Some things bear repeating like this line from a November post on tbhis blog:
“Validity is the “cardinal virtue in assessment” noted Bob and two other former colleagues Linda Steinberg, & Russell Almond, in 2003. ” There are some disagreements about validity among psychometricians; some think that the test should be tested for validity, not just its score. Harvey Goldstein articulates the protest well at this link:
“After all, if we make claims to be able to measure some very subtle mental processes, why do we seem to have given up on measuring the validity of those same instruments? In fact, it has not always been so. Historically, there have been attempts to produce ‘validity coefficients’ for tests, based upon association measures such as correlations with other tests or judgements
made concurrently or in the future of an individual’s life. I will refer to these as
‘associational validity’ and they include ‘concurrent validity’, ‘predictive validity’,
etc. The striking thing about the current consensus definition is that psychometrics
appears to have given up on attempts to provide quantitative measures of validity.”

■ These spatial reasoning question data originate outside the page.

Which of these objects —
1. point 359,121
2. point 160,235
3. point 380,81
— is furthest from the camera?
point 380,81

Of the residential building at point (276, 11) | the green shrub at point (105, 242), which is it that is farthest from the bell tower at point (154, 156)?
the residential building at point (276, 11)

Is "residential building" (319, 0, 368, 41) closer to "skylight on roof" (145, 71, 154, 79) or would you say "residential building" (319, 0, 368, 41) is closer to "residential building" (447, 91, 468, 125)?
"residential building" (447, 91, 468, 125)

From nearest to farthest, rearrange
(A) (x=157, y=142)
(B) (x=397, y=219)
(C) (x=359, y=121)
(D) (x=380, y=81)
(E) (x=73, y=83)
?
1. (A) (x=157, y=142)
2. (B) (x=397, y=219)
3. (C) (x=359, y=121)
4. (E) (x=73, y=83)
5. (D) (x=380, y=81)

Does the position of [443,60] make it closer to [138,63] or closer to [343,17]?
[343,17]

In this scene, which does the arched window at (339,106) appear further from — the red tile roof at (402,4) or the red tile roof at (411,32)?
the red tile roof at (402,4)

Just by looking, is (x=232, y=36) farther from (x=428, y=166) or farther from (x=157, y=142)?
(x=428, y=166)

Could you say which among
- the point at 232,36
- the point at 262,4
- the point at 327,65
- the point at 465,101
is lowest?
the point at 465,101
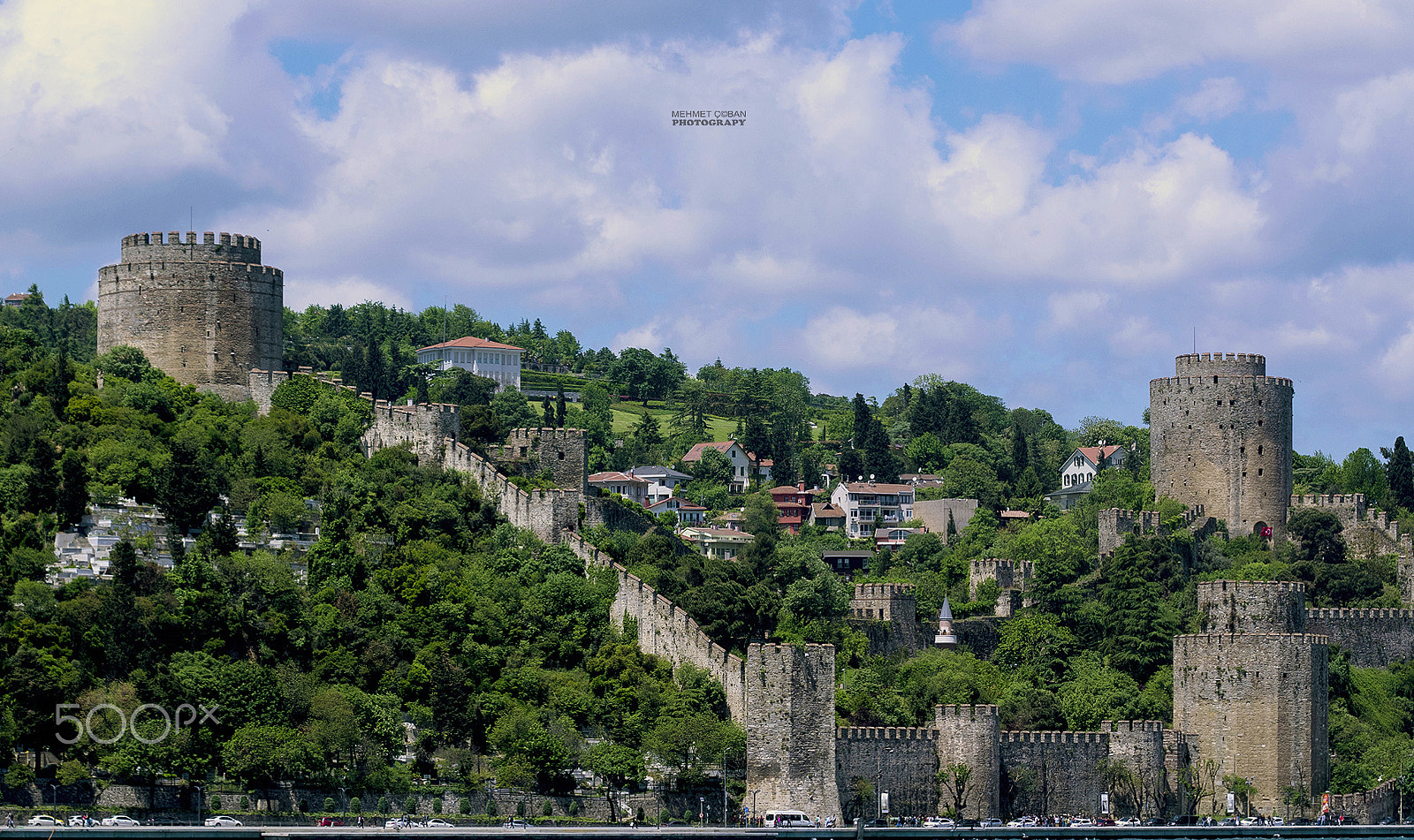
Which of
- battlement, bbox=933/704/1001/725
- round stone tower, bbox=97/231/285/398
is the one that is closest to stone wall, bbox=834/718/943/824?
battlement, bbox=933/704/1001/725

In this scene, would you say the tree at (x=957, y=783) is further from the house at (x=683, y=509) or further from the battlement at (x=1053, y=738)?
the house at (x=683, y=509)

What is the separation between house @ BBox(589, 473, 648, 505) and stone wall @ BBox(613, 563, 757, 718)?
1573 inches

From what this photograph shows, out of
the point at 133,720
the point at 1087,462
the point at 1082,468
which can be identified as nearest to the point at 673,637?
the point at 133,720

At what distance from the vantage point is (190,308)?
79875 millimetres

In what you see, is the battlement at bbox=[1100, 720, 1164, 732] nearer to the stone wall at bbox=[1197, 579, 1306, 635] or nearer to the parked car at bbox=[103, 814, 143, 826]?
the stone wall at bbox=[1197, 579, 1306, 635]

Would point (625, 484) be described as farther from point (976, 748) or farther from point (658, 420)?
point (976, 748)

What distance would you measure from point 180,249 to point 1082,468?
64.4 m

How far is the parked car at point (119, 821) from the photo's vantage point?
5331cm

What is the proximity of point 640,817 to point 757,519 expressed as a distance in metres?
48.7

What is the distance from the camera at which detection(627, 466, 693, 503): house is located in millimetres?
119562

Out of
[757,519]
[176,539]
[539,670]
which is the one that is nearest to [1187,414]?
[757,519]

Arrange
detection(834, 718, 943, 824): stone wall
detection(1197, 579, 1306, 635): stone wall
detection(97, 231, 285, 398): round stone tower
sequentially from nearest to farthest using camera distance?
detection(834, 718, 943, 824): stone wall, detection(1197, 579, 1306, 635): stone wall, detection(97, 231, 285, 398): round stone tower

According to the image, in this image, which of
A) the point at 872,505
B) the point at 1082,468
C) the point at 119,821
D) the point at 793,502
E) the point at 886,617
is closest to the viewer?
the point at 119,821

That argument about whether validity is a measure of a score or a test or both is for others much more expert than I am, but the idea of tests that appear in their design to lack validity is of great interest.
If you Google “the worst educational tests”, this link from USAToday pops up of a 2018 article about the disparity in test performance by state. Massachusetts is first and that interested me because they spend a great deal of time and money (redundant, I know: time is $$$) on the design of their own statewide tests. The article notes appropriately that ” Parent education levels, for example, which are among the best predictors of student success, are among the highest in Massachusetts.” However, Massachusetts beats out three other states with greater parent education levels. I wonder if the superiority of their assessment design plays a role. California ranking 35th might argue against that idea as they obsess about test design in Sacramento. But Massachusetts engages independent assessments of their Comprehensive Assessment System or MCAS. Those reports at this link here suggest such attention might make a difference.
Such studies contrast with Jake Jacobs’ impassioned argument here that many of the standardized tests used in K-12 lack validity. He writes that “created by corporations like Pearson, Questar, or American Institutes for Research (AIR), the tests and the scoring are built upon incomprehensible formulas, broad presumptions, and subjective, developmentally inappropriate benchmarks which prominent statistical organizations repeatedly urged should not be used in high-stakes decisions.” Is Jacobs right? Do those test scores lack validity? My experience tells me four things:
- Such tests and their scores have a high measure of validity, but they are not perfect by any means
- They are likely much better designed on average than the tests given by the classroom teachers
- They ARE misused flagrantly when states and cities employ the scores to rate teachers (Here Jacobs and I agree.)
- The benchmarks came from other educators and not out of some mysterious source
But validity is a measurement and like all measurements subject to error and like all educational measurements subject to greater error than physical measurements. My bathroom scale may be off by a few ounces but its validity is stronger than most essay sections of high school exams.
And that’s not a specific knock on those exams. Michael Kane as summarized in this article by Stuart Shaw and Victoria Crisp provided a dandy dissection of all that must go into considering the validity of a test and its scores: “Kane (2006) perceives the validation process as the assembly of an
extensive argument (or justification) for the claims that are made about
an assessment. According to Kane, “to validate a proposed interpretation
or use of test scores is to evaluate the rationale for this interpretation or
use. The evidence needed for validation necessarily depends on the claims
being made. Therefore, validation requires a clear statement of the
proposed interpretations and uses” …
Kane proposed that any validation activity should necessarily entail
both an interpretive argument (in which a network of inferences and
assumptions which lead from scores to decisions is explicated) and a
validity argument (in which adequate support for each of the inferences
and assumptions in the interpretive argument is provided and plausible
alternative interpretations are considered).”
My bathroom scale (which regularly disappoints me with its arrogant accuracy) is not anywhere near that complicated. As Stuart Shaw and Victoria Crisp conclude in the above article: “Messick (1989) argued that “validity is an evolving property and validation is a continuing process” (p.13). The contemporary
conceptualisation of validity cannot be considered definitive, but as the
current most accepted notion. This, and particularly the role of
consequences as part of validity, is likely to continue to evolve over time.”
My bathroom scale is not evolving.
Validity is a measurement. Measurement in education is imprecise. But knowing the relative validity of a test score is critical because that information allows us to try to make a better measurement and to avoid incorrect inferences. Robert Axelrod once wrote citing Howard Raiffa that “A way to measure the value of any piece of information is to calculate how much better you could do with the information than without it.” We should want more information about the validity of our tests at every level of our education system.